TASK 1
Decide whether each statement below agrees with the passage on inline caching in JavaScriptCore, marked (a), (b) and (c). Answer yes or no for each, and quote the deciding words of the passage exactly. (a) In the new bytecode format, the interpreter may modify the bytecode while it is running. (b) The article is divided into two sections. (c) The presentation titled "Inline Caching in JavaScriptCore" is by Andy Wingo.
TASK 2
Transcribe the passage on inline caching in JavaScriptCore from the words "JavaScript engine fundamentals: Shapes" up to and including the words "on prototype chain.".

JavaScript engine fundamentals: Shapes and Inline Caches: This gives a good background on how IC is used in V8.
ES6 Feature Complete: this explains some internals of how objects are represented on JSC and how it was possible to apply IC for properties located on prototype chain.
Inline Caching in JavaScriptCore: this is a presentation from Filip Pizlo about details of JSC IC, sharing numbers of benchmarks and giving detailed numbers of performance for a lot of variant of IC that JSC implements.
inside javascriptcore’s low-level interpreter: this is an article from Andy Wingo that explains what’s LLInt. I recommend reading that if you are not familiar with this kind of interpreter.
Optimizing Dynamically-Typed Object-Oriented Languages WithPolymorphic Inline Caches: This paper introduced the idea of Polymorphic Inline Cache and has a very good section that explains IC on its background section. I recommend reading the entire paper if you want to understand Inline Caches better.

Now that we referenced material to basic concpets of Inline Cache, let’s take a look on which parts of code the IC is implemented on JSC. We have separated this article in 2 sections. The first is going to discuss and show how IC is implemented on LLInt using get_by_id as example. The second part is going to discuss how IC is implemented on JIT compilers and which part of code is responsible to generate them.

Inline cache on LowLevelInterpreter

Old versions of JSC used an interesting technique to implement Inline caches on LLInt. It changed bytecode while interpreting it, replacing an opcode by another after collecting feedback from execution. For example, on get_by_id, after its execution on slow path it was able to change opcode to get_by_id_proto_load or op_get_array_length (they will be described in more details below) whenever an access of this kind was made and such access was cachable. Also, information to perform fast path were stored on bytecode itself (there was space reserved there to store those kind of information). However, since the introduction of new bytecode format, JSC bytecode is not writable anymore, which means that interpreter is not allowed to change itself while it is running. Given that, the new format uses a metadata table to store information collected during execution of each instruction. In that case, there is a GetByIdModeMetadata that stores information about an IC of a specific get_by_id opcode.

EXCERPTED DATA
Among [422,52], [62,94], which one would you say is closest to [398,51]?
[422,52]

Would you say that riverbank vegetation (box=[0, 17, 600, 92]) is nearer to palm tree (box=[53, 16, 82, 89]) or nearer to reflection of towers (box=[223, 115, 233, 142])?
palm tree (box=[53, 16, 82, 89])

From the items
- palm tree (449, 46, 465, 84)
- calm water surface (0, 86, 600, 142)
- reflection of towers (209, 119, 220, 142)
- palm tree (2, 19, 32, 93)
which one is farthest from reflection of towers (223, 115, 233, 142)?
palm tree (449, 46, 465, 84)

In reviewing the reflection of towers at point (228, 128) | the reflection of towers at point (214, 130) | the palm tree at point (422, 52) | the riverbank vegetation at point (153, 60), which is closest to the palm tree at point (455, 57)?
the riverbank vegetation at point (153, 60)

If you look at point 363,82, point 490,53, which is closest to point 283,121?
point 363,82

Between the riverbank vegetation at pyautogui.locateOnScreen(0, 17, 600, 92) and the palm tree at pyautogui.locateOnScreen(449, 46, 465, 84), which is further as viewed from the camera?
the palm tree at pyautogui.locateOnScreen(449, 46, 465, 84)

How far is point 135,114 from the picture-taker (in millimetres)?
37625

OUTPUT 1
(a) No: "JSC bytecode is not writable anymore, which means that interpreter is not allowed to change itself while it is running."
(b) Yes: "We have separated this article in 2 sections."
(c) No: "this is a presentation from Filip Pizlo"

OUTPUT 2
JavaScript engine fundamentals: Shapes and Inline Caches: This gives a good background on how IC is used in V8.
ES6 Feature Complete: this explains some internals of how objects are represented on JSC and how it was possible to apply IC for properties located on prototype chain.